ESTRATTO DEL DOCUMENTO:
####

Cronache
Chi fa soldi con la ricerca? Gli hacker. Ricerca su cancro obiettivo attacchi

E’ il primo obiettivo dei cyber criminali che rivendono ad altri Paesi e a società private le nostre ricerca. Le Università italiane e quelle inglesi sono…
I database dei ricercatori italiani e degli altri Paesi occidentali sono diventati i principali bersagli dei cyber criminali. “E secondo recenti ricerche gli istituti di ricerca sul cancro sono uno dei principali obiettivi di questi attacchi”, spiega l’esperto di Information Security Nicola Vanin che è anche Manager del gruppo TIM. “L'obiettivo di esfiltrare i dati e rivenderli a Paesi o società desiderose di velocizzare lo sviluppo della propria ricerca, anche con mezzi illegali”.

####

COMPITI DA SVOLGERE:
• 1. Nell'articolo sugli attacchi informatici alla ricerca, che ruolo ha Nicola Vanin nel gruppo TIM?
• 2. Traduci in inglese questa frase dell'articolo sugli attacchi informatici alla ricerca: "I database dei ricercatori italiani e degli altri Paesi occidentali sono diventati i principali bersagli dei cyber criminali."
• 3. Continua l'articolo sugli attacchi informatici alla ricerca sul cancro dopo l'ultima frase riportata.

####

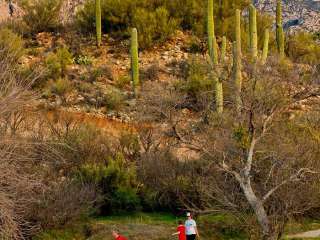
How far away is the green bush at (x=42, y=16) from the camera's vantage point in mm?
38969

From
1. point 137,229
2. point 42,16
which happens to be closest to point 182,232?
point 137,229

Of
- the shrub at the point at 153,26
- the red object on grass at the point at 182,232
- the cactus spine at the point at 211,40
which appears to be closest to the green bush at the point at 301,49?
the shrub at the point at 153,26

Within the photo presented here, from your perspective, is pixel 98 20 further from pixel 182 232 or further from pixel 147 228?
pixel 182 232

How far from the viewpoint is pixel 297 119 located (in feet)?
69.4

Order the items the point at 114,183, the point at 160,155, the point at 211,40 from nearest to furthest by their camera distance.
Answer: the point at 114,183, the point at 160,155, the point at 211,40

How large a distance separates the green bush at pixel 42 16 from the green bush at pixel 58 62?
528cm

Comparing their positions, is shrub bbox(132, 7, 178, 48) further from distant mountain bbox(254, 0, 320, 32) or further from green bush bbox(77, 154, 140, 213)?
distant mountain bbox(254, 0, 320, 32)

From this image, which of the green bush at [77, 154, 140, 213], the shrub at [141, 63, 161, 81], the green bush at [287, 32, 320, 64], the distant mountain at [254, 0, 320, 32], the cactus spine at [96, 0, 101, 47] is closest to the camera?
the green bush at [77, 154, 140, 213]

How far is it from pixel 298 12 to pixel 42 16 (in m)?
36.3

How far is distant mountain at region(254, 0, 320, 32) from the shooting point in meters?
63.2

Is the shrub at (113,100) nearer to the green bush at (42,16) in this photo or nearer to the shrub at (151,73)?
the shrub at (151,73)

####

RISPOSTE:
• 1. È Manager del gruppo TIM.

• 2. The databases of researchers in Italy and in other Western countries have become the main targets of cybercriminals.

• 3.
Un business copioso che va di pari passo con gli investimenti delle società occidentali, sempre più imponenti nel settore sanitario.
In Gran Bretagna gli hacker portano a casa il risultato, penetrare un sistema protetto, in 2 ore, e in alcuni casi anche in un'ora, aggredendo sia le informazioni personali degli studenti che quelle dei professori universitari, accedendo così ai database di ricerca.
Un problema non irrilevante che apre a conseguenze impreviste. Un test sui sistemi di difesa delle Università del Regno Unito contro gli attacchi informatici (fatto su oltre 50 Università) ha scoperto che gli hacker violano non solo le difese sui dati personali, ma accedono anche ai sistemi finanziari e alle reti di ricerca connesse. Il test è stato effettuato dall’'agenzia Jisc che fornisce servizi di rete ai centri di ricerca britannici ed è fatta di hacker etici.
Strano a crederci ma i progetti di ricerca universitari sono stati i principali obiettivi di hacking in questi anni, con oltre 1.000 attacchi informatici l'anno scorso.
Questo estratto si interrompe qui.